Does anybody know where i can get a whole lamb?  Near to Jonesboro, AR


----------



## pops6927 (Sep 30, 2011)

Do you have any meat wholesalers in your area oe a large meat department that could order you one?  Most chain stores probably only get COV precut stuff like precut chops, shoulders, breasts, etc.  But a meat wholesaler might be able to get you one if you have a connection with a large meat department.


----------



## chef jimmyj (Sep 30, 2011)

CJ, These guys are listed for every state and are a good source for local farmers. Here's yours...JJ

http://www.eatwild.com/products/arkansas.html


----------



## pops6927 (Oct 1, 2011)

WOW! Great link Chef Jimmy J!  That's what I love about this forum, we all learn

from each other!


Chef JimmyJ said:


> CJ, These guys are listed for every state and are a good source for local farmers. Here's yours...JJ
> 
> http://www.eatwild.com/products/arkansas.html


----------



## daveomak (Oct 1, 2011)

Pops6927 said:


> WOW! Great link Chef Jimmy J!  That's what I love about this forum, we all learn
> 
> from each other!


 Another great learning experience... Thanks JJ


----------



## rivet (Oct 1, 2011)

cjm72 said:


> Does anybody know where i can get a whole lamb?  Near to Jonesboro, AR


Hey CJ.....try this. Worked for me. Got a source for goat this way too, guy who raises a dozen or so a year and sells them in his area.

Go to a nearby small mom & pop grocery or an Hispanic one, and check out the bulletin board. Local folks who raise will post a notice (usually just a sheet of paper) for goats or lamb for sale. The Hispanic stores are a better bet.

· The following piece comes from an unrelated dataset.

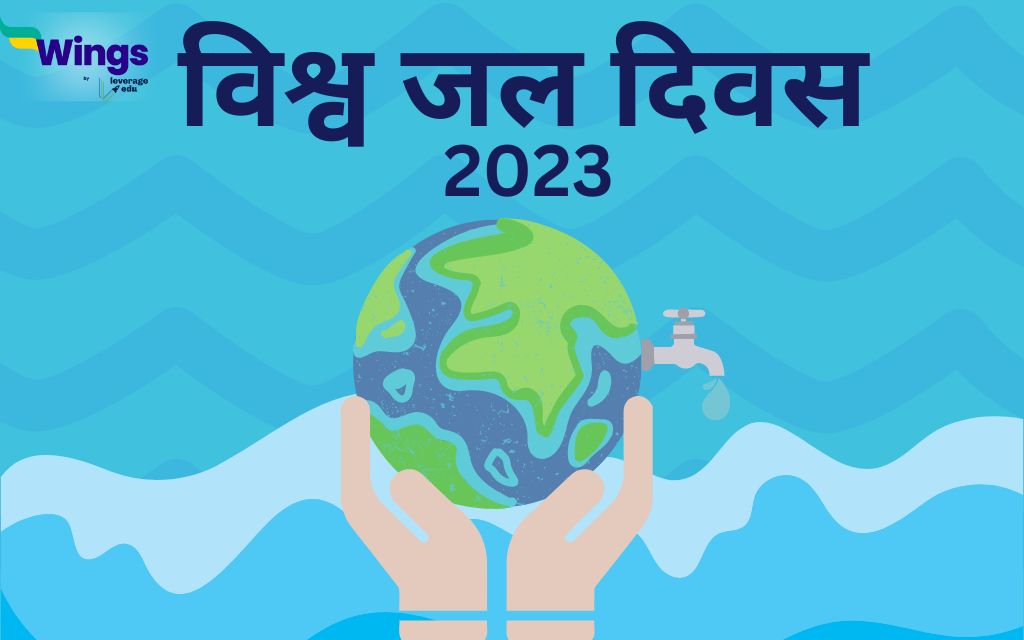 Wings
by leverage edu

विश्व जल दिवस
2023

Usually sold live by the pound and once you get to know the seller, he will keep you in mind every year and will call to confirm you want another one.

Good luck to you, and good eating too!


----------



## chef jimmyj (Oct 3, 2011)

Gentlemen, you are welcome...That site is very cool anything a Farmer raises or grows can be found there and they are dedicated to being Organic and Sustainable...JJ


----------